Et pourtant, plus jeune (ça fait longtemps...), je ne faisais pas partie des aficionados qui se déplacent en masse pour voir passer la caravane publicitaire et le peloton. Tout passe si vite quand on est au bord de la route que finalement, on en voit plus à la télé. Il y a certes, cette magie de l'événement mais j'avoue, ce n'était pas mon truc.
Et là, comme un imbécile qui aurait changé d'avis, j'y suis allé. Mais avec l'aide d'invitations et autres "pass" (merci les "sponsors" et excellents logisticiens, même à distance...), j'ai découvert la course sous un autre angle. Le meilleur selon moi, celui des coulisses...

Ça commence donc samedi. Temps pourri, cafés pleins, les parapluies fleurissent et les chaussures d'été déteignent aux pieds. Grâce à notre "Pass Média/Zone Technique", nous avons le bonheur d'accéder au bus des journalistes radio situé sur la ligne. Europe 1 et un certain
Cyrille Guimard nous y accueillent. Dans la bonne humeur, on y croise également
Luc Leblanc ou encore
Jean François Bernard.

On évite de taper du pied car France Télévision et Eurosport sont situés à l'étage en dessous.
On sortira de notre abri pour "voir" l'arrivée mais ce sera finalement mieux à la télé le soir,

enregistré.
Il pleut toujours et dès qu'ils passent la ligne, les coureurs sautent dans les bus qui les attendent.
Seuls quelques stars traînent de ci de là, à l'image de
Jens Voigt signant quelques autographes avec le sourire.

D'autres "stars", moins médiatisées certes, s'agitent également sur les balcons...
Eux aussi, ça fait toujours plaisir de les voir.
Nous finirons l'après midi au Capitole dans la Salle des Illustres pour un petit cocktail en présence des organisateurs, des officiels et de ma chère trésorière du club.

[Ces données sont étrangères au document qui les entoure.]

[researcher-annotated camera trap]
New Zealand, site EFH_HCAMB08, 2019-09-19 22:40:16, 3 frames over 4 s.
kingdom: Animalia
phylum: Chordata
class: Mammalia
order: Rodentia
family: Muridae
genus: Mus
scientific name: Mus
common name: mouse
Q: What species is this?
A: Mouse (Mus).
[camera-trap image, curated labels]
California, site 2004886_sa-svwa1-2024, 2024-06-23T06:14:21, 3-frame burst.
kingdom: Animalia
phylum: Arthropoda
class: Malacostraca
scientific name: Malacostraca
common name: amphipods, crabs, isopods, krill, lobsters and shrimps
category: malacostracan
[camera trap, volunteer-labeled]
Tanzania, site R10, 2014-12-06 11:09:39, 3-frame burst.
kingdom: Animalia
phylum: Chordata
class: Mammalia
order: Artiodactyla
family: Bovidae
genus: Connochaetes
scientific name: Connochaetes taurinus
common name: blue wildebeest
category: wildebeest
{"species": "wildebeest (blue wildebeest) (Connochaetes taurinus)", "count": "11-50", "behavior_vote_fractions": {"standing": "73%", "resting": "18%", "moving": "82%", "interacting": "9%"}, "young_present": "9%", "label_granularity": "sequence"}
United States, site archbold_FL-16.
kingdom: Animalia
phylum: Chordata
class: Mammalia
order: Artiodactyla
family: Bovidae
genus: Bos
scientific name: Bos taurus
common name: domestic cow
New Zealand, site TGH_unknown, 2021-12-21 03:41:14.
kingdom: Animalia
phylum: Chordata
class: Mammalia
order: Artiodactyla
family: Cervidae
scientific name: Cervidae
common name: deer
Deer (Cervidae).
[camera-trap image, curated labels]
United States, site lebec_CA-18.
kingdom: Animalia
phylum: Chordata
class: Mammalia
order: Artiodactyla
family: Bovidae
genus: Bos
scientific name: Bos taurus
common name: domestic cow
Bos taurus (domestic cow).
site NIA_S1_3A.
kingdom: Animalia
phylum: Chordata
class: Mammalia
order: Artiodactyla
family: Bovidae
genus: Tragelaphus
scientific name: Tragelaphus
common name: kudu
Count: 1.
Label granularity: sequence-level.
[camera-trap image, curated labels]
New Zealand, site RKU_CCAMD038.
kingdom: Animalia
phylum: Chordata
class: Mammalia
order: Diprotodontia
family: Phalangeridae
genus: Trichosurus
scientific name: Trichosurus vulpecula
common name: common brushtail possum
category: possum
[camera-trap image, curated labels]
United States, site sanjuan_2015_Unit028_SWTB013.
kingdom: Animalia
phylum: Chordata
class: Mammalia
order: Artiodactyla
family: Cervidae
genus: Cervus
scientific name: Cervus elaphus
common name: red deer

Dimanche matin, le réveil sonne tôt. Ca grogne sous la couette mais le Tour nous attend. L'effort en vaut la peine. Pour une fois que ce n'est pas pour aller rouler...
Comme nous, le soleil s'est levé. Au Village Départ, place du Capitole, c'est magique. On croise pas mal de monde aussi. On échange quelques mots avec
Fred Moncassin (qui se fait charrier depuis la veille car sous la pluie bretonne, il promettait à tous du soleil à Toulouse), rejoint par Michel Drucker qui nous serre la main (il a dû confondre ;-)). On ère de stand en stand en attendant les coureurs qui ne tarderont pas. On aperçoit David, en famille, passant plus vite que sur la ligne d'arrivée la veille :-p
Et là, au détour de l'ami Ricoré, "IL" est là, mon héros (vous n'avez qu'à relire les derniers articles... ceux qui ne l'ont pas compris, je ne peux plus rien pour eux!): SuperFabian.
Il est là ce "con", celui qui m'a fait pleurer à chacune de ces magnifiques victoires (ne serait-ce que Milan - San Remo ou au Tour de Suisse cette année). Pour la peine, je l'emmerde en lui demandant un autographe, ça lui apprendra! Je le remercie quand même pour ses belles manières cyclistes. C'est le minimum.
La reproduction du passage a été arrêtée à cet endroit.